Tutankhamon - part 2
Jan 25th, 2007 by Lee (admin)
His wife bore him no sons though and so it is believed that Akhenaton and a lesser wife named Kiya were the parents of Tutankhaten, as Tutankhamon was originally known.
There followed a shadowy part of Egyptian history that saw Smenkhkare rise to power. Little is known of this Pharoah other than he may have been responsible for the murders of Nefertiti (Akhenaton’s wife) and Kiya - both disappeared completely from records around this time.
Soon after the deaths of Akhenaton and Smenkhkare, Tutankhaton became a Boy King around the age of about nine. He married a slightly older Ankhesenpaaten, one of the daughters of Akhenaton and Nefertiti. Such family unions were commonplace at this time.
Soon their names were changed to Tutankhamon and Ankhesenamun to reflect the changing power base that saw the priests reinstall Amon as the head of a multitude of seperate gods.
As a boy it is likely that these type of decisions were handled by officials, specifically by Ay, who may have been the modern equivalent of a prime minister, and Horemheb, commander of the army.
Sometime around the ninth year of Tutankhamun’s reign, possibly 1325 B.C., he died. There is a well-publicised injury to his skull that had partly healed - he may have suffered an accident or was murdered. Ay oversaw Tutankhamon’s burial arrangements which lasted 70 days.

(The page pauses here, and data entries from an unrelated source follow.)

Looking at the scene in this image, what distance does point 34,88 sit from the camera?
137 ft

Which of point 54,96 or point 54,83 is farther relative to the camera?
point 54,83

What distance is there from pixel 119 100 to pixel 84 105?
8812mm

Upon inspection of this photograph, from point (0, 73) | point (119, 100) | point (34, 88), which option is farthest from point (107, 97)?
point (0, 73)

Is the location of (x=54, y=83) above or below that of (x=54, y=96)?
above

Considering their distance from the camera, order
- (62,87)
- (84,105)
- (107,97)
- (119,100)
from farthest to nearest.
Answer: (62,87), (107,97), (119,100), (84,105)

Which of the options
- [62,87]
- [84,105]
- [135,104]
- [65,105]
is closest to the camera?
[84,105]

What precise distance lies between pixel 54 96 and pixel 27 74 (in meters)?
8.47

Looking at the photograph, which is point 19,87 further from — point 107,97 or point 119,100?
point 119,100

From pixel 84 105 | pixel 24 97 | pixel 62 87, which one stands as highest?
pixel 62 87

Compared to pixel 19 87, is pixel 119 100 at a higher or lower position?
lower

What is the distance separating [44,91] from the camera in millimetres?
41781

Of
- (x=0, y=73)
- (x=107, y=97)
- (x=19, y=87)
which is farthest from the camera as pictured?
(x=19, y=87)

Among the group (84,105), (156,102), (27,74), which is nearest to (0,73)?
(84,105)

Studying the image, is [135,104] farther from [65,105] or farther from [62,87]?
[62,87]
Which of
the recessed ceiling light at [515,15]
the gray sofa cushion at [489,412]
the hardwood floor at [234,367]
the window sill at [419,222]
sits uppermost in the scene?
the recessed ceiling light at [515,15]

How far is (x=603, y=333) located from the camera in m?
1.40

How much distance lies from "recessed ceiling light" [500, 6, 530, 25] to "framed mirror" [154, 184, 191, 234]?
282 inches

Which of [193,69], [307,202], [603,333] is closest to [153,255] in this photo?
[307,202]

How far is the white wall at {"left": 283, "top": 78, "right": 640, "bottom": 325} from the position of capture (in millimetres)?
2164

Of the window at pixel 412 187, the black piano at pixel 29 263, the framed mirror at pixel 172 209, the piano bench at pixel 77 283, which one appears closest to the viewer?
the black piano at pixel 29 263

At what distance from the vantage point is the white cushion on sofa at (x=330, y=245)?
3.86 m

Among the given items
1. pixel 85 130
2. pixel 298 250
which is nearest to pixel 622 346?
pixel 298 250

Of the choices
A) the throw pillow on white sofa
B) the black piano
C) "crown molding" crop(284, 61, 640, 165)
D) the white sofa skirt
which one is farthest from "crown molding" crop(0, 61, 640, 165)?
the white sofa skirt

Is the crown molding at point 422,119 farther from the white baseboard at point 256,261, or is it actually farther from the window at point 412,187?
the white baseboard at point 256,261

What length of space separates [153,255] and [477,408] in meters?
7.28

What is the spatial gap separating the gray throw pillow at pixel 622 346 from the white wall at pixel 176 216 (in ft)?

Following the burial, Ay became Pharaoh and took Ankhesenamun as his queen to legitimise his rule. Almost immediately, she too disappeared from history. Ay ruled for only four years and after his death Horemheb grabbed power. He soon obliterated evidence of the reigns of Akhenaten, Tutankhamon and Ay and substituted his own name on many of their monuments.